• [Work to be completed]
Restate the data below word for word, leaving nothing out.

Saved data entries

******

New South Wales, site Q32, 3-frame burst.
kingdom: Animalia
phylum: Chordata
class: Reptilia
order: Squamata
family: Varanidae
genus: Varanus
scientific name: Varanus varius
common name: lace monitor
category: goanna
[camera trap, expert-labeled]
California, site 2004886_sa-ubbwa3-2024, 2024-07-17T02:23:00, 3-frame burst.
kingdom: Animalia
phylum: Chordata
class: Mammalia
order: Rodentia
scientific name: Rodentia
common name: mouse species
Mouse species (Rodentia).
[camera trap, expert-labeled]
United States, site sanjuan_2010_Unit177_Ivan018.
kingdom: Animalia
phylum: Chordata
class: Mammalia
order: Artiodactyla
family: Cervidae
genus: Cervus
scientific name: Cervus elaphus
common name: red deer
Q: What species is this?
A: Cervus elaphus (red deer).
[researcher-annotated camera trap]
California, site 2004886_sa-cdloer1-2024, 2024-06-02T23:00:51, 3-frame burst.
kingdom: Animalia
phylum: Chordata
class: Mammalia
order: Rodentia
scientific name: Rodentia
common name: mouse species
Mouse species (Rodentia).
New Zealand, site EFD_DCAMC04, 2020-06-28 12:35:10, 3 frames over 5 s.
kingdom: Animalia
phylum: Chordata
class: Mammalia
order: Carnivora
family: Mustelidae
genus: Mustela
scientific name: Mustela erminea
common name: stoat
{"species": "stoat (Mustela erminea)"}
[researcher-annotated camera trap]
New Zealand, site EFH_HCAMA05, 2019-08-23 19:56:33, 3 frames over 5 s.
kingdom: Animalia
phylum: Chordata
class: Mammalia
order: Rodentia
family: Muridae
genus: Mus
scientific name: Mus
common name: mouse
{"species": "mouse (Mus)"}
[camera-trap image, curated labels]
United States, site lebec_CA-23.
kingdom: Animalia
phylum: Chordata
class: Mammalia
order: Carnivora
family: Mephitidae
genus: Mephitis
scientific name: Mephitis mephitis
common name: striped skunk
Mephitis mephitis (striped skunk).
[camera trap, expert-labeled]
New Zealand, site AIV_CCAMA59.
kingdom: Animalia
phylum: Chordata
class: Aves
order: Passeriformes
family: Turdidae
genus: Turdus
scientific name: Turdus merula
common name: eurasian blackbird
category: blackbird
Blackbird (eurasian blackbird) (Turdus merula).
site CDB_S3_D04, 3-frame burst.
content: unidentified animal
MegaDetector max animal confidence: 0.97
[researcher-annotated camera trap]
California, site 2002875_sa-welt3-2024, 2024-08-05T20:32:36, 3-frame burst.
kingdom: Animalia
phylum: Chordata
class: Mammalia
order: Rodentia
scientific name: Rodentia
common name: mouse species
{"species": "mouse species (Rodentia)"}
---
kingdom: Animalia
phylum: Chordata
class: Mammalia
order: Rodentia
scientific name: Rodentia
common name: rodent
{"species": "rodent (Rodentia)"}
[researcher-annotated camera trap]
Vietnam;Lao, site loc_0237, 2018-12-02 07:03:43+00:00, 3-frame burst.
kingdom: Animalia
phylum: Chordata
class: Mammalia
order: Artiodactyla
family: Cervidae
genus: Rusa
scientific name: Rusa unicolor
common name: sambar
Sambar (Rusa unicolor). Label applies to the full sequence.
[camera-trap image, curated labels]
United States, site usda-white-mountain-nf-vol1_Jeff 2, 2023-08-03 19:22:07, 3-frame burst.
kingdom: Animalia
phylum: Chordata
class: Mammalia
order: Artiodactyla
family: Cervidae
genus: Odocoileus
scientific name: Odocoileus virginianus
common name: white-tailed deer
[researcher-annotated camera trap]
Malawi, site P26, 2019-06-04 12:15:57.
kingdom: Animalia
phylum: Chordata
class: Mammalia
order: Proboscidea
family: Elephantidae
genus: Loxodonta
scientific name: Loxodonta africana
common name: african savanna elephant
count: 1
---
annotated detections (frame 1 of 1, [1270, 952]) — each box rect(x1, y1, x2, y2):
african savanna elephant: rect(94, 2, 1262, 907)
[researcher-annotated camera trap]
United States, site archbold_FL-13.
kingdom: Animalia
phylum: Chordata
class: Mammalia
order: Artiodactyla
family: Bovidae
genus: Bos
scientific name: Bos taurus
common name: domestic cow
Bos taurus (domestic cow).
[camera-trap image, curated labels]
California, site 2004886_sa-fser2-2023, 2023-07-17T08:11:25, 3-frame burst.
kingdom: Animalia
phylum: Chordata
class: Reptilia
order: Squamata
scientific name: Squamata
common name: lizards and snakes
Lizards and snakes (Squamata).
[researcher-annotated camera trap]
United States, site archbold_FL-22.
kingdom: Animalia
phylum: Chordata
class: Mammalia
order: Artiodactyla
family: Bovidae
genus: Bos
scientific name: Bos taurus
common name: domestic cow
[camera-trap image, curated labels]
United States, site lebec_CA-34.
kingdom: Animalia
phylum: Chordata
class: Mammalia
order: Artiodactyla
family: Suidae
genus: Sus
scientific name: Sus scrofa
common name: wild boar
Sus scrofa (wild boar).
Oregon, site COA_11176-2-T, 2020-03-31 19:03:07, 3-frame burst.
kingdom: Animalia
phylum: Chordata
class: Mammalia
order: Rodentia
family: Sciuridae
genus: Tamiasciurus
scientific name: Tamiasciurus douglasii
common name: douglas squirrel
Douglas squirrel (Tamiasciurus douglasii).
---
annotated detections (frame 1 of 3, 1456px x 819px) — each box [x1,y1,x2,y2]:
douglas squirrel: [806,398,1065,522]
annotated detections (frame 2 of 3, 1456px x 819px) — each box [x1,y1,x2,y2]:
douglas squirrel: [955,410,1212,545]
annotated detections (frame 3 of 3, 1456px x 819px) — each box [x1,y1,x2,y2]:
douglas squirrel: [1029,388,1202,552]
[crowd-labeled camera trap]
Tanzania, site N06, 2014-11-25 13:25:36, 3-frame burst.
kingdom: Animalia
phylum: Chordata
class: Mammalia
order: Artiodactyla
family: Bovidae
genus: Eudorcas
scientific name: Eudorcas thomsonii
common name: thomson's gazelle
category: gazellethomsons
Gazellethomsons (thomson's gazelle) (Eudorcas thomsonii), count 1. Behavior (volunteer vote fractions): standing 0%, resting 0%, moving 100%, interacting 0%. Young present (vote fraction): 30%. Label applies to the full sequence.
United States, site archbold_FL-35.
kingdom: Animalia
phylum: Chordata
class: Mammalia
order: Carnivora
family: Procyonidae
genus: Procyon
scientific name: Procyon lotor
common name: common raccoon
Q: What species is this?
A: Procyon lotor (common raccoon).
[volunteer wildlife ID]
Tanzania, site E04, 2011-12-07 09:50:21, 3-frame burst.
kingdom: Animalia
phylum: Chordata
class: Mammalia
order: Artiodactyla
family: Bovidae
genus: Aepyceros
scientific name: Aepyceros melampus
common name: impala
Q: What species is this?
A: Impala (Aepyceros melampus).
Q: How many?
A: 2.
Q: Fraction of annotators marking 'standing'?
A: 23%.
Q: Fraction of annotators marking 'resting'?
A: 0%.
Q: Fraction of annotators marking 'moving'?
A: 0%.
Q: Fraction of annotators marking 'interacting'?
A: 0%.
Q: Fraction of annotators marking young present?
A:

******

• [Exercise output]
New South Wales, site Q32, 3-frame burst.
kingdom: Animalia
phylum: Chordata
class: Reptilia
order: Squamata
family: Varanidae
genus: Varanus
scientific name: Varanus varius
common name: lace monitor
category: goanna
[camera trap, expert-labeled]
California, site 2004886_sa-ubbwa3-2024, 2024-07-17T02:23:00, 3-frame burst.
kingdom: Animalia
phylum: Chordata
class: Mammalia
order: Rodentia
scientific name: Rodentia
common name: mouse species
Mouse species (Rodentia).
[camera trap, expert-labeled]
United States, site sanjuan_2010_Unit177_Ivan018.
kingdom: Animalia
phylum: Chordata
class: Mammalia
order: Artiodactyla
family: Cervidae
genus: Cervus
scientific name: Cervus elaphus
common name: red deer
Q: What species is this?
A: Cervus elaphus (red deer).
[researcher-annotated camera trap]
California, site 2004886_sa-cdloer1-2024, 2024-06-02T23:00:51, 3-frame burst.
kingdom: Animalia
phylum: Chordata
class: Mammalia
order: Rodentia
scientific name: Rodentia
common name: mouse species
Mouse species (Rodentia).
New Zealand, site EFD_DCAMC04, 2020-06-28 12:35:10, 3 frames over 5 s.
kingdom: Animalia
phylum: Chordata
class: Mammalia
order: Carnivora
family: Mustelidae
genus: Mustela
scientific name: Mustela erminea
common name: stoat
{"species": "stoat (Mustela erminea)"}
[researcher-annotated camera trap]
New Zealand, site EFH_HCAMA05, 2019-08-23 19:56:33, 3 frames over 5 s.
kingdom: Animalia
phylum: Chordata
class: Mammalia
order: Rodentia
family: Muridae
genus: Mus
scientific name: Mus
common name: mouse
{"species": "mouse (Mus)"}
[camera-trap image, curated labels]
United States, site lebec_CA-23.
kingdom: Animalia
phylum: Chordata
class: Mammalia
order: Carnivora
family: Mephitidae
genus: Mephitis
scientific name: Mephitis mephitis
common name: striped skunk
Mephitis mephitis (striped skunk).
[camera trap, expert-labeled]
New Zealand, site AIV_CCAMA59.
kingdom: Animalia
phylum: Chordata
class: Aves
order: Passeriformes
family: Turdidae
genus: Turdus
scientific name: Turdus merula
common name: eurasian blackbird
category: blackbird
Blackbird (eurasian blackbird) (Turdus merula).
site CDB_S3_D04, 3-frame burst.
content: unidentified animal
MegaDetector max animal confidence: 0.97
[researcher-annotated camera trap]
California, site 2002875_sa-welt3-2024, 2024-08-05T20:32:36, 3-frame burst.
kingdom: Animalia
phylum: Chordata
class: Mammalia
order: Rodentia
scientific name: Rodentia
common name: mouse species
{"species": "mouse species (Rodentia)"}
---
kingdom: Animalia
phylum: Chordata
class: Mammalia
order: Rodentia
scientific name: Rodentia
common name: rodent
{"species": "rodent (Rodentia)"}
[researcher-annotated camera trap]
Vietnam;Lao, site loc_0237, 2018-12-02 07:03:43+00:00, 3-frame burst.
kingdom: Animalia
phylum: Chordata
class: Mammalia
order: Artiodactyla
family: Cervidae
genus: Rusa
scientific name: Rusa unicolor
common name: sambar
Sambar (Rusa unicolor). Label applies to the full sequence.
[camera-trap image, curated labels]
United States, site usda-white-mountain-nf-vol1_Jeff 2, 2023-08-03 19:22:07, 3-frame burst.
kingdom: Animalia
phylum: Chordata
class: Mammalia
order: Artiodactyla
family: Cervidae
genus: Odocoileus
scientific name: Odocoileus virginianus
common name: white-tailed deer
[researcher-annotated camera trap]
Malawi, site P26, 2019-06-04 12:15:57.
kingdom: Animalia
phylum: Chordata
class: Mammalia
order: Proboscidea
family: Elephantidae
genus: Loxodonta
scientific name: Loxodonta africana
common name: african savanna elephant
count: 1
---
annotated detections (frame 1 of 1, [1270, 952]) — each box rect(x1, y1, x2, y2):
african savanna elephant: rect(94, 2, 1262, 907)
[researcher-annotated camera trap]
United States, site archbold_FL-13.
kingdom: Animalia
phylum: Chordata
class: Mammalia
order: Artiodactyla
family: Bovidae
genus: Bos
scientific name: Bos taurus
common name: domestic cow
Bos taurus (domestic cow).
[camera-trap image, curated labels]
California, site 2004886_sa-fser2-2023, 2023-07-17T08:11:25, 3-frame burst.
kingdom: Animalia
phylum: Chordata
class: Reptilia
order: Squamata
scientific name: Squamata
common name: lizards and snakes
Lizards and snakes (Squamata).
[researcher-annotated camera trap]
United States, site archbold_FL-22.
kingdom: Animalia
phylum: Chordata
class: Mammalia
order: Artiodactyla
family: Bovidae
genus: Bos
scientific name: Bos taurus
common name: domestic cow
[camera-trap image, curated labels]
United States, site lebec_CA-34.
kingdom: Animalia
phylum: Chordata
class: Mammalia
order: Artiodactyla
family: Suidae
genus: Sus
scientific name: Sus scrofa
common name: wild boar
Sus scrofa (wild boar).
Oregon, site COA_11176-2-T, 2020-03-31 19:03:07, 3-frame burst.
kingdom: Animalia
phylum: Chordata
class: Mammalia
order: Rodentia
family: Sciuridae
genus: Tamiasciurus
scientific name: Tamiasciurus douglasii
common name: douglas squirrel
Douglas squirrel (Tamiasciurus douglasii).
---
annotated detections (frame 1 of 3, 1456px x 819px) — each box [x1,y1,x2,y2]:
douglas squirrel: [806,398,1065,522]
annotated detections (frame 2 of 3, 1456px x 819px) — each box [x1,y1,x2,y2]:
douglas squirrel: [955,410,1212,545]
annotated detections (frame 3 of 3, 1456px x 819px) — each box [x1,y1,x2,y2]:
douglas squirrel: [1029,388,1202,552]
[crowd-labeled camera trap]
Tanzania, site N06, 2014-11-25 13:25:36, 3-frame burst.
kingdom: Animalia
phylum: Chordata
class: Mammalia
order: Artiodactyla
family: Bovidae
genus: Eudorcas
scientific name: Eudorcas thomsonii
common name: thomson's gazelle
category: gazellethomsons
Gazellethomsons (thomson's gazelle) (Eudorcas thomsonii), count 1. Behavior (volunteer vote fractions): standing 0%, resting 0%, moving 100%, interacting 0%. Young present (vote fraction): 30%. Label applies to the full sequence.
United States, site archbold_FL-35.
kingdom: Animalia
phylum: Chordata
class: Mammalia
order: Carnivora
family: Procyonidae
genus: Procyon
scientific name: Procyon lotor
common name: common raccoon
Q: What species is this?
A: Procyon lotor (common raccoon).
[volunteer wildlife ID]
Tanzania, site E04, 2011-12-07 09:50:21, 3-frame burst.
kingdom: Animalia
phylum: Chordata
class: Mammalia
order: Artiodactyla
family: Bovidae
genus: Aepyceros
scientific name: Aepyceros melampus
common name: impala
Q: What species is this?
A: Impala (Aepyceros melampus).
Q: How many?
A: 2.
Q: Fraction of annotators marking 'standing'?
A: 23%.
Q: Fraction of annotators marking 'resting'?
A: 0%.
Q: Fraction of annotators marking 'moving'?
A: 0%.
Q: Fraction of annotators marking 'interacting'?
A: 0%.
Q: Fraction of annotators marking young present?
A:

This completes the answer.